From: Poul-Henning Kamp <phk@phk.freebsd.dk>
Date: Fri, 12 Jul 2013 11:44:55 +0000
To: Mark Nottingham <mnot@mnot.net>
cc: Sam Pullara <spullara@gmail.com>, James M Snell <jasnell@gmail.com>, Martin Thomson <martin.thomson@gmail.com>, Amos Jeffries <squid3@treenet.co.nz>, HTTP Working Group <ietf-http-wg@w3.org>
Message-ID: <1772.1373629495@critter.freebsd.dk>
In message <CD9E163F-1225-4DA8-9982-8BDBD16B1051@mnot.net>, Mark Nottingham wri
tes:

>This has been brought up a number of times.
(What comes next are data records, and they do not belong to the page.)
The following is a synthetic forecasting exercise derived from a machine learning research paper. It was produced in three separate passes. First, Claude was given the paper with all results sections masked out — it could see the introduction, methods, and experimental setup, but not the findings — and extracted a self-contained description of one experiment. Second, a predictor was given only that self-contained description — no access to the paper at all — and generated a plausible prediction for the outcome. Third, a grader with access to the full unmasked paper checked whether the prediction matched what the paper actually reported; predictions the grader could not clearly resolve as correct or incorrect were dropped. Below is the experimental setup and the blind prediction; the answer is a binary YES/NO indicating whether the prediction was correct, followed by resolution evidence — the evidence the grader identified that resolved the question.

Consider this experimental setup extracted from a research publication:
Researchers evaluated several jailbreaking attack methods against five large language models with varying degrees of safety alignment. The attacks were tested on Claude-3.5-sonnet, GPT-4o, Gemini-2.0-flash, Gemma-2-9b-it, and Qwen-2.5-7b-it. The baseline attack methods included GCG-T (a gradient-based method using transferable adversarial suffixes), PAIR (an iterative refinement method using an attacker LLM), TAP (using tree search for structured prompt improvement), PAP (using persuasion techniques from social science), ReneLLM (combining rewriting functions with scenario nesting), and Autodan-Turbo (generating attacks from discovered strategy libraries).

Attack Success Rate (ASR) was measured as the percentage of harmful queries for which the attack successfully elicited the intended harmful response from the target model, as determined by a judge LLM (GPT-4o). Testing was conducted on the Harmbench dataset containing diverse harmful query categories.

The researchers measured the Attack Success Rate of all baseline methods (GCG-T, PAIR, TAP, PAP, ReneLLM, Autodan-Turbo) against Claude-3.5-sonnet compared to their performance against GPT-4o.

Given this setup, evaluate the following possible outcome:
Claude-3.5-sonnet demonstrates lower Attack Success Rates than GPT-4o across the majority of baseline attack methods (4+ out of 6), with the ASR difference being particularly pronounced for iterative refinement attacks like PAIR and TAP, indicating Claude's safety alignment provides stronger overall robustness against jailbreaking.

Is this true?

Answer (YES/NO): NO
I think what we need is a =
>concrete proposal *with* a detailed plan for a workable transition to =
>the new mechanism -- which seems to be the (or at least one) sticking =
>point whenever this comes up.

I have given a concrete example multiple times, it's very simple:

	The client always sends along a session-identifier of N (128?)
	bits.

	If the first bit is zero, this is an anonymous, transient
	session, not (to be) associated with any other session.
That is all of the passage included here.